Ada kalanya film nggak lagi sebatas tontonan, melainkan gambaran wajah bangsa. Begitulah yang kurasakan ketika nonton ‘Siapa Dia’, film musikal terbaru garapan Garin Nugroho. Rasanya seperti menatap sejarah perfilman Indonesia dalam kaleidoskop yang indah, berwarna, penuh harmoni, tapi sekaligus rapuh dan retak.
Sejak awal film, aku disergap satu pertanyaan yang menusuk. Benarkah perfilman Indonesia sedang bangkit, atau kita hanya mengulang pola lama yang sebentar lagi runtuh?
Dalam film ini, Layar (diperankan Nicholas Saputra) merupakan sutradara muda yang mendadak populer karena film pertamanya sukses besar. Namun, di balik sorak-sorai penonton, Layar dilanda kebimbangan. Terkait bagaimana melanjutkan langkah? Bagaimana membuat film kedua tanpa kehilangan makna?
Kebingungan itu membawanya pada sebuah penemuan koper tua peninggalan keluarganya yang berisi catatan, surat, dan fragmen sejarah. Dari sinilah kisah melompat ke berbagai zaman, membentangkan jejak empat generasi: Buyut, kakek, ayah, hingga dirinya sendiri.
Dari Zaman kolonial, ketika Komedi Stamboel jadi hiburan rakyat dan cikal bakal film. Lalu ke masa perjuangan, di mana seni sering jadi alat perlawanan sekaligus korban represi. Setelah itu ke era kejayaan film populer tahun 1970–an hingga 1980–an, dengan melodrama, musik, dan ikon-ikon layar lebar. Dan akhirnya, masa kini, di era media sosial, film digital, dan pasar penonton yang kian beragam.
Di sepanjang perjalanan ini, tampak wajah-wajah perempuan lintas generasi: Amanda Rawles, Ariel Tatum, Happy Salma, Widi Mulia, Monita Tahalea, Joanna Alexandra, Gisella Anastasia, Cindy Nirmala, hingga Dira Sugandi. Mereka tuh representasi suara, emosi, dan dinamika zaman yang ikut mewarnai perjalanan Layar.
Lebih Dalam Perilah Kegelisahan Garin Nugroho

Film ini pada dasarnya sebuah musikal-historis, yang mana tarian, nyanyian, dialog, dan visual saling bertaut. Namun di balik harmoni itu, Garin menyelipkan kegelisahan terkait sejarah perfilman Indonesia selalu penuh luka, kebangkitan yang seringkali nggak pernah tuntas.

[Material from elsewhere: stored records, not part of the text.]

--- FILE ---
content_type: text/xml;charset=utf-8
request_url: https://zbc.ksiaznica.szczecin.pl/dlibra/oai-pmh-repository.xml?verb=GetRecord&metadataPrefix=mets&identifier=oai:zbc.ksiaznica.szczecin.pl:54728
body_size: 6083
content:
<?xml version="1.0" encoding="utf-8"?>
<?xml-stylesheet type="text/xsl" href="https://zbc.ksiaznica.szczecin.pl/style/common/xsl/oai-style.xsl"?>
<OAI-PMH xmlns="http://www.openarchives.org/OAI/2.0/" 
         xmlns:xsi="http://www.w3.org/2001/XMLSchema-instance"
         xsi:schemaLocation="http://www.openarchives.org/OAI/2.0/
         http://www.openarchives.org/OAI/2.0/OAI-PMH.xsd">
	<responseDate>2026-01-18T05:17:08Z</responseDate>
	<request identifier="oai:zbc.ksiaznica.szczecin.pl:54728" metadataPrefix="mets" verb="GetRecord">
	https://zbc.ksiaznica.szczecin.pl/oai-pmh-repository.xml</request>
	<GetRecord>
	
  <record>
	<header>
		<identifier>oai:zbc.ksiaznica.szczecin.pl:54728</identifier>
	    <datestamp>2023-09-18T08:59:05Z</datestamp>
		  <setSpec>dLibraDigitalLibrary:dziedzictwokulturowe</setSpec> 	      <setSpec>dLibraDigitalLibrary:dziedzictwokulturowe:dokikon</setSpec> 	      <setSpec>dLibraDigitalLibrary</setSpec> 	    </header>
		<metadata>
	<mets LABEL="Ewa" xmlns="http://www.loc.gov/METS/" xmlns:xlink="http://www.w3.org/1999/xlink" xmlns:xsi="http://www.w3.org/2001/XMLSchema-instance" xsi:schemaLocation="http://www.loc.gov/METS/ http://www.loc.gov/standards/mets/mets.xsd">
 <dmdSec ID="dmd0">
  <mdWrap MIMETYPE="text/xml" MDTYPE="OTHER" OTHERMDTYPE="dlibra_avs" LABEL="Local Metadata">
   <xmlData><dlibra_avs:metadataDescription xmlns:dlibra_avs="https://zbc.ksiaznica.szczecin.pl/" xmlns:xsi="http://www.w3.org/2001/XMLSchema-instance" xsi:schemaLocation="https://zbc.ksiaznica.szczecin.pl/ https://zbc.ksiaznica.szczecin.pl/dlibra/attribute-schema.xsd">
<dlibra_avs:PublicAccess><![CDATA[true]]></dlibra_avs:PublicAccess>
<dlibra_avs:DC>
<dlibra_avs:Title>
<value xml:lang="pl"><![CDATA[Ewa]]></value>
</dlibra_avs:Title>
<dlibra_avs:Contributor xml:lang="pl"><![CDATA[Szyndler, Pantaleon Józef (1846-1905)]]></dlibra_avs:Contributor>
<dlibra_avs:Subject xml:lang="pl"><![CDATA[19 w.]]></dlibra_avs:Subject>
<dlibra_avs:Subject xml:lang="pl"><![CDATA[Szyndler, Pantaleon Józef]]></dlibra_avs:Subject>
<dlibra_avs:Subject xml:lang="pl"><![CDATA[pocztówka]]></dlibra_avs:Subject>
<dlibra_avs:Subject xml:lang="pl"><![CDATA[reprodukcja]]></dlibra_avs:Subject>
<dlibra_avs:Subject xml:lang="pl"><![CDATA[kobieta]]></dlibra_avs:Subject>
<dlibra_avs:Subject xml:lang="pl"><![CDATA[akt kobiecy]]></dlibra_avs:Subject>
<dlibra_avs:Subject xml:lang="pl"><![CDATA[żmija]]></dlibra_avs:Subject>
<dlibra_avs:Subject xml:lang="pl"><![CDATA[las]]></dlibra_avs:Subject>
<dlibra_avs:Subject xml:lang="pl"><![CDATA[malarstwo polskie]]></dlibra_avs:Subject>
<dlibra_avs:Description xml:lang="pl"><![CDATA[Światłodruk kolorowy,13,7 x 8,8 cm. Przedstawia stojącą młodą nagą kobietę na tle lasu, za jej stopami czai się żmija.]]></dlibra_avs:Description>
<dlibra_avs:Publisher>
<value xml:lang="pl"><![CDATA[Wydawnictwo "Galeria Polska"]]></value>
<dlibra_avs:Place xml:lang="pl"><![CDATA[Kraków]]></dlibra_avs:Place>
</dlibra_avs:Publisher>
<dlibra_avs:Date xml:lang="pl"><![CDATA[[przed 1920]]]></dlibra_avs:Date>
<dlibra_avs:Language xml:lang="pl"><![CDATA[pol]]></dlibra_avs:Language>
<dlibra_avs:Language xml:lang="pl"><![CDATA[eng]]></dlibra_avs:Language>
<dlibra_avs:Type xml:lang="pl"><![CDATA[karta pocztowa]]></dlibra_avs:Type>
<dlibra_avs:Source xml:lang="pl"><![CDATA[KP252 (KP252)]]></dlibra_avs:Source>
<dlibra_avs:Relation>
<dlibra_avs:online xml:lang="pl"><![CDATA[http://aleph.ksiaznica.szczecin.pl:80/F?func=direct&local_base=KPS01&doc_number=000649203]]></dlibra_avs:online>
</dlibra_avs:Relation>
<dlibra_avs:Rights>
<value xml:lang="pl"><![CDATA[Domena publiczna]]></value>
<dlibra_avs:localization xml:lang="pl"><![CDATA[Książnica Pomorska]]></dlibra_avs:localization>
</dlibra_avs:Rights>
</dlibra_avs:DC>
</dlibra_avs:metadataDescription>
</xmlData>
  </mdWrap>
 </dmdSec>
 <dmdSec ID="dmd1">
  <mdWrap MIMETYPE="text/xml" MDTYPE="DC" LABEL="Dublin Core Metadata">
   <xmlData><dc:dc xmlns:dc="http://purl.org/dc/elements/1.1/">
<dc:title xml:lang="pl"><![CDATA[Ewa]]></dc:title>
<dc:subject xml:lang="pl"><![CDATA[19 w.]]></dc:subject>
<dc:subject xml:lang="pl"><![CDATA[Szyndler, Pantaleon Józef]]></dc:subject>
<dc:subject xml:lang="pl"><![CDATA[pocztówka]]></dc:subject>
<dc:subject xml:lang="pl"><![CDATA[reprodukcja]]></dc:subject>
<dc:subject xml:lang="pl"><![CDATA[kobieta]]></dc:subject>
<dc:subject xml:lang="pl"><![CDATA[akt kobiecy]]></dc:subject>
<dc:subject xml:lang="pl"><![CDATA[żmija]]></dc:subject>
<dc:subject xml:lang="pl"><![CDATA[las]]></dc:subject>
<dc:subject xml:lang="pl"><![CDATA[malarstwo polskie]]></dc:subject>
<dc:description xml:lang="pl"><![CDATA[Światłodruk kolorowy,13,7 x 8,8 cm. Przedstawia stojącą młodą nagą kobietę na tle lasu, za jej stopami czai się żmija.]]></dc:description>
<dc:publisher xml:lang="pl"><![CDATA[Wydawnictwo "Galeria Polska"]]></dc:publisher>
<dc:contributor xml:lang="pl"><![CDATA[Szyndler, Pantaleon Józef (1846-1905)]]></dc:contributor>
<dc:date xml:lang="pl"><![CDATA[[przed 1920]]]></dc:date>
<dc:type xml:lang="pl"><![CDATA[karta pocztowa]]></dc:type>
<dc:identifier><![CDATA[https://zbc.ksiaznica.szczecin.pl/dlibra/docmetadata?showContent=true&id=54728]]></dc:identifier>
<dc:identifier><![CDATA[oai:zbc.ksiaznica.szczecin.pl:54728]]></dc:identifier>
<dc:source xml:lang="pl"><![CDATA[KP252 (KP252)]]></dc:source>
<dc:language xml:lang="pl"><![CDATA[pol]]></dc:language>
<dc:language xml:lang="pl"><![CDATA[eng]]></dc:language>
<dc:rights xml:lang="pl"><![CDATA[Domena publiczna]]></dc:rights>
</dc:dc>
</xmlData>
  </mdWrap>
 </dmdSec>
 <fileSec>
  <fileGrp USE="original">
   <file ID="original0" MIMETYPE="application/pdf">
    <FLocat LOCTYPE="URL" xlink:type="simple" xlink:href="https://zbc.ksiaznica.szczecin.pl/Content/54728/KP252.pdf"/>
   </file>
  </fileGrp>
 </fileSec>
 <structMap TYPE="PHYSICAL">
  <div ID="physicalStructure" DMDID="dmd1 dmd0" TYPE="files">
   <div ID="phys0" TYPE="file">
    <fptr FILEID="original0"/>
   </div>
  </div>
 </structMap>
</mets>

Pilihan Garin untuk menempatkan Nicholas Saputra dalam empat peran sekaligus tentu saja bukan sebatas eksperimen artistik. Ada maksud yang kuat di situ, terkait ‘wajah perfilman Indonesia’ dari masa ke masa adalah cerminan dari diri kita sendiri. Bahwa setiap generasi membawa beban, peninggalan, sekaligus kebingungan yang serupa.
Aku jadi ingat satu hal. Sejak 1950-an, perfilman Indonesia berkali-kali disebut ‘bangkit’. Dari Usmar Ismail dengan Film Darah dan Doa, hingga ledakan film populer era 1970-an. Dari kejayaan Film Badai Pasti Berlalu hingga semarak film komedi Warkop. Dari kebangkitan pasca–reformasi dengan Film Ada Apa dengan Cinta? hingga film masa kini yang tembus jutaan penonton seperti Film KKN di Desa Penari dan Film Jumbo.
Sayangnya, setiap kali bangkit, ada juga kejatuhan. Industri mandek, bioskop sepi, sineas kehilangan ruang. Kita kembali lagi ke titik nol. Seakan-akan perfilman Indonesia ini bak Sisifus yang mendorong batu ke puncak gunung, hanya untuk melihatnya jatuh lagi.
Garin Nugroho melalui Film Siapa Dia, kayak lagi berteriak, “Bangkit itu penting, tapi tanpa kesinambungan, bangkit hanya jadi pesta kembang api. Indah sesaat, lalu padam.
Menonton Siapa Dia membuatku sadar. Perfilman Indonesia hanya bisa benar-benar bangkit kalau ada sistem yang menopangnya. Distribusi harus lebih merata, pendidikan film perlu diperkuat, dukungan pemerintah jangan sekadar jargon, dan penonton juga perlu mendukung film dengan cara yang sehat.
Karena pada akhirnya, kita (para penonton, sineas, penulis, kritikus, bahkan pemerintah) semua adalah bagian dari ekosistem. Kalau kita hanya menunggu tanpa bergerak, kebangkitan cuma berhenti di satu tempat.
Film Siapa Dia sudah tayang di bioskop sejak 28 Agustus 2025. Sudahkah Sobat Yoursay nonton?